The Physician Education Loan Repayment Program has been one of the most successful models to address the state’s physician shortage. However, over the years, the program has become less effective in recruiting new physicians to underserved areas. Its loan repayment levels are too low. The average debt of a new physician is approximately $131,000. The amount of new physicians’ medical school debt affects where they set up practice and what specialty they choose. The state’s Physician Education Loan Repayment Program currently covers only about a third of the average debt a physician accumulates during his or her 11-plus years of education.
To improve patients’ access to primary care physicians and other needed specialties, Texas must increase the amount of the annual and total loan repayment levels.

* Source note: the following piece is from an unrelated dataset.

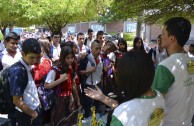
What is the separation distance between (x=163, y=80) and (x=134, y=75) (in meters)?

Additional funding would help to restore the program to be a valuable tool in recruiting physicians to underserved areas of Texas.
Medicine’s 2009 Agenda
- Improve funding of Texas’ loan repayment program and annual loan repayment amounts to allow more physicians to benefit from the program and to provide an effective recruitment tool for medically underserved communities.
- In 2006, Texas ranked 43rd out of 50 states with 191 practicing physicians per 100,000 population. Texas continues to lead the nation in overall population growth. We cannot afford to let our physician workforce lag behind population growth. Our aging population will demand more services, and a large number of practicing physicians will soon reach retirement age.
- Rural and border communities have a better chance of recruiting a new physician when they can offer a unique benefit such as loan repayment.